_Your assignment_. Where the word "Tanzania" shows up in the entries below, please copy the whole line.

(Saved data entries)
▼
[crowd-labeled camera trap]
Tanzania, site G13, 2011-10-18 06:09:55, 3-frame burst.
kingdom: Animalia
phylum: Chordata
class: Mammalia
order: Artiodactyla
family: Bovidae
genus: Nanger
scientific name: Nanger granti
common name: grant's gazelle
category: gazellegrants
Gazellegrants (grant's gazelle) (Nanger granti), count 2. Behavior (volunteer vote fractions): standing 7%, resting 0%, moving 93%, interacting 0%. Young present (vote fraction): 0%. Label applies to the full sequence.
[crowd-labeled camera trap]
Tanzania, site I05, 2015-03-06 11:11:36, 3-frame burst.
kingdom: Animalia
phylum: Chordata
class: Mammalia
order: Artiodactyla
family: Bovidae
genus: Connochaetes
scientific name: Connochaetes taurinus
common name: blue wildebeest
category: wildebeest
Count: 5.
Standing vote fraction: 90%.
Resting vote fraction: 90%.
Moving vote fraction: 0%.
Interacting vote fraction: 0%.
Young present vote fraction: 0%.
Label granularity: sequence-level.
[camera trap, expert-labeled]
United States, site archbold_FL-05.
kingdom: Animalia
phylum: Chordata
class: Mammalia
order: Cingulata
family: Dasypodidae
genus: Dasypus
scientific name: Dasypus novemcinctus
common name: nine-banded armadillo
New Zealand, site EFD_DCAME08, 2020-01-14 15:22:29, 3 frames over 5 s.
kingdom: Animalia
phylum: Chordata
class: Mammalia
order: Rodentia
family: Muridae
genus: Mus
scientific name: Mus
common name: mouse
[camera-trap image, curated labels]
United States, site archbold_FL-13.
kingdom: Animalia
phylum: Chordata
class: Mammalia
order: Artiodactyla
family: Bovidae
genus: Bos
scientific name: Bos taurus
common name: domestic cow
▲
_Solution to this exercise_.
Tanzania, site G13, 2011-10-18 06:09:55, 3-frame burst.
Tanzania, site I05, 2015-03-06 11:11:36, 3-frame burst.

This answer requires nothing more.